» **EXERCISE DIRECTIONS**: Reproduce the comment about Apple and claims of innovation in full, word for word.

» **SOURCE DOCUMENT**:
>>>>

The record of vastly overstated and false claims of innovation around Apple has become ridiculous. Nobody doubts they have innovated in many areas, but largely they are excellent at integration and polish (which is worthy of praise in its own right). And being a full-stack company they often match their sails to the wind before anyone else, but it doesn't mean they made the wind. It's not all Apple themselves doing this, much of it is bad journalism and fans saying things that the company has no reason to correct. But it's gotten so bad now that I approach any new claim of innovation from Apple or their cheer squads as probably false.
I can't see why Apple enthusiasts can't be like luxury car enthusiasts. Most of the time new luxury cars don't have much innovation in them, but it's the fit and finish, attention to detail and integration which make them great. You don't need to claim some divine spark of innovation to say that something is better, or that you prefer it. To make another analogy a well done dish at a nice restaurant isn't usually innovative, it just takes the best of breed components and presents them well in a good atmosphere with good service. Nothing wrong with that, just don't claim the chef is making vast strides in chemistry or forget that the chef is drawing on tons of home cooking going back a long time which some people have had in their homes well before it appeared on your menu. It's pretty sad that as I click "add comment" I expect this to get vigorously downvoted (even on HN).

<<<<

» **STORED RECORDS**:
>>>>

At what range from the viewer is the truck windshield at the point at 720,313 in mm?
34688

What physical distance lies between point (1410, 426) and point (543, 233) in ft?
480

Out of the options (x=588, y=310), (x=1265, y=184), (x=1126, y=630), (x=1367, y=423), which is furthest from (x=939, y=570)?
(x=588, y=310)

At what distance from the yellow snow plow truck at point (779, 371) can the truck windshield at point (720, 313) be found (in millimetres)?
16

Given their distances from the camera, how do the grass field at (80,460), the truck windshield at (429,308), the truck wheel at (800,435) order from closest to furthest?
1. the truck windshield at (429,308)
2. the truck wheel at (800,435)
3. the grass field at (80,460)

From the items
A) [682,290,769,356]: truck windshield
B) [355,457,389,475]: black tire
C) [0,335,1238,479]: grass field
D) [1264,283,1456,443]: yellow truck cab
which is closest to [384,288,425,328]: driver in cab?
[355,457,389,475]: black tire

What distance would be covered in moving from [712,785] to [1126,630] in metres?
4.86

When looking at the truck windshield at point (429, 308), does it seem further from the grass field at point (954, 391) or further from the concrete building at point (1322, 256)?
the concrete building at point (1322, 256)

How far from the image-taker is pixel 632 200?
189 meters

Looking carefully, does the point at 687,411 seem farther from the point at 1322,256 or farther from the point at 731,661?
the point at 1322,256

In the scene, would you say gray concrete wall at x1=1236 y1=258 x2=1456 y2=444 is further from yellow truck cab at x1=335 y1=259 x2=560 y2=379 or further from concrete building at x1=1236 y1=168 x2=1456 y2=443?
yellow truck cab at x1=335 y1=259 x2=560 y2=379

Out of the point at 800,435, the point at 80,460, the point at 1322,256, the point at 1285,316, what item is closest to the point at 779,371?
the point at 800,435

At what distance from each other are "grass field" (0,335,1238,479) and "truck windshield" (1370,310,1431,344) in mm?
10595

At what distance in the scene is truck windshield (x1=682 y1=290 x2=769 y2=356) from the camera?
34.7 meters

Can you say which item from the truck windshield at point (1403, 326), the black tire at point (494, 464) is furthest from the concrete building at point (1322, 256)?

<<<<

» **WRITTEN REPLY**:
The record of vastly overstated and false claims of innovation around Apple has become ridiculous. Nobody doubts they have innovated in many areas, but largely they are excellent at integration and polish (which is worthy of praise in its own right). And being a full-stack company they often match their sails to the wind before anyone else, but it doesn't mean they made the wind. It's not all Apple themselves doing this, much of it is bad journalism and fans saying things that the company has no reason to correct. But it's gotten so bad now that I approach any new claim of innovation from Apple or their cheer squads as probably false.
I can't see why Apple enthusiasts can't be like luxury car enthusiasts. Most of the time new luxury cars don't have much innovation in them, but it's the fit and finish, attention to detail and integration which make them great. You don't need to claim some divine spark of innovation to say that something is better, or that you prefer it. To make another analogy a well done dish at a nice restaurant isn't usually innovative, it just takes the best of breed components and presents them well in a good atmosphere with good service. Nothing wrong with that, just don't claim the chef is making vast strides in chemistry or forget that the chef is drawing on tons of home cooking going back a long time which some people have had in their homes well before it appeared on your menu. It's pretty sad that as I click "add comment" I expect this to get vigorously downvoted (even on HN).